USING THE INFORMATION:
1. Echo the film summary exactly, beginning at the words "The film also" and stopping after the words "by the public.".
2. Based on the film summary, say whether each statement agrees with it, answering yes or no and quoting the deciding words: (a) Esther says her parents beat her with a baboon whip while visiting South Africa. (b) Rachel Dolezal claims her parents were physically abusive. (c) Izaiah was originally Dolezal's adopted brother.
3. Summarize the film summary in two sentences.

DOCUMENT SEGMENT:
________________________

The film states that Joshua Dolezal was accused by his sister and another of the Dolezal siblings of sexual abuse when they were younger. The film further delves into Dolezal's upbringing by parents whom she claims were psychologically abusive and whom her sister Esther says were physically abusive. Esther is shown on camera as having a scar on her thigh that she says is the result of a beating from her parents with a glue gun stick. Esther also says while visiting South Africa they beat her with a baboon whip. Rachel Dolezal claims in on-camera interviews that her parents neglected to educate their adopted children about their racial heritage and this is what led her to researching black history and doing so in their stead. She implies that this research into another culture led to her ultimate transition to appropriating black culture, heritage and becoming, in her words, "transracial".

The film also follows Dolezal and her two children, her biological son Franklin and her adopted son Izaiah (Izaiah was originally her adopted brother) and includes her pregnancy and early months in the life of her youngest son Langston, named after Langston Hughes. During the documentary, she is seen talking more than once about how she is forced to stay at home due to constant berating by the public.

________________________

PROVIDED MATERIAL:
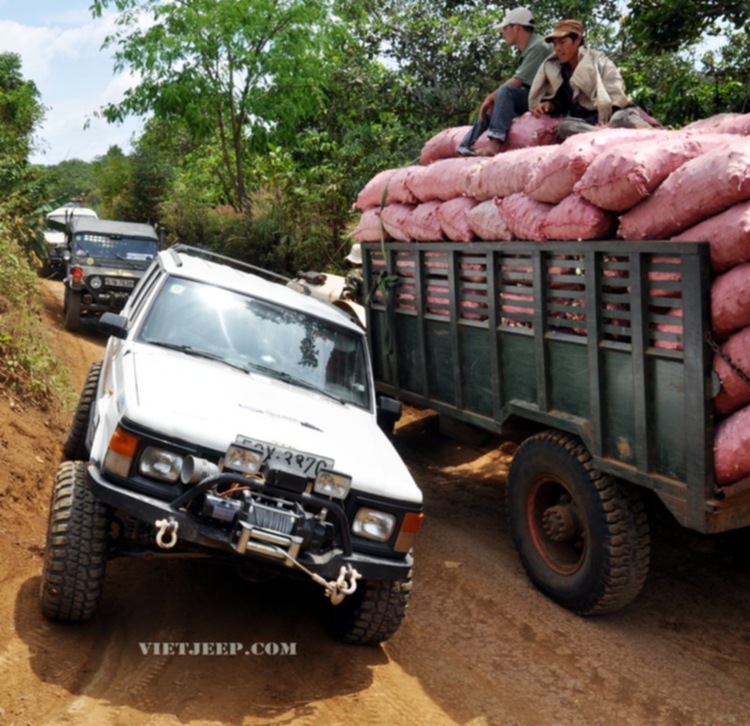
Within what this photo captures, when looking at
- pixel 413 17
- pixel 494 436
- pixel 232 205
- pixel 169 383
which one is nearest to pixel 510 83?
pixel 494 436

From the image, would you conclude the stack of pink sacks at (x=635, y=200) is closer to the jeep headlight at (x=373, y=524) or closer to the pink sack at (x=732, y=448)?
the pink sack at (x=732, y=448)

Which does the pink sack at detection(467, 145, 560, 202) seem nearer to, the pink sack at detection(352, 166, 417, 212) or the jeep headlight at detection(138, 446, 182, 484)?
the pink sack at detection(352, 166, 417, 212)

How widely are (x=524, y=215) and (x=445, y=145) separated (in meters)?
2.01

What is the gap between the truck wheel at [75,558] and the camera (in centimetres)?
439

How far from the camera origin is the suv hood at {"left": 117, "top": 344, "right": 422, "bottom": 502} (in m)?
4.36

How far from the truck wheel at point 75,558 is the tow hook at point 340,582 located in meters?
0.94

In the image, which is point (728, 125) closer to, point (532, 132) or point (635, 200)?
point (635, 200)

________________________

SOLUTIONS BY TASK:
1.
The film also follows Dolezal and her two children, her biological son Franklin and her adopted son Izaiah (Izaiah was originally her adopted brother) and includes her pregnancy and early months in the life of her youngest son Langston, named after Langston Hughes. During the documentary, she is seen talking more than once about how she is forced to stay at home due to constant berating by the public.

2.
(a) Yes: "Esther also says while visiting South Africa they beat her with a baboon whip."
(b) No: "whom she claims were psychologically abusive and whom her sister Esther says were physically abusive."
(c) Yes: "(Izaiah was originally her adopted brother)"

3. The film covers abuse allegations in the Dolezal family: Joshua Dolezal was accused of sexual abuse by siblings, and Esther says her parents were physically abusive, while Rachel Dolezal says they were psychologically abusive and neglected to teach their adopted children about their racial heritage, which she says led her to research black history and ultimately to becoming "transracial." It also follows Dolezal with her sons Franklin and Izaiah, her pregnancy and the early months of her youngest son Langston, and shows her saying that constant berating by the public forces her to stay at home.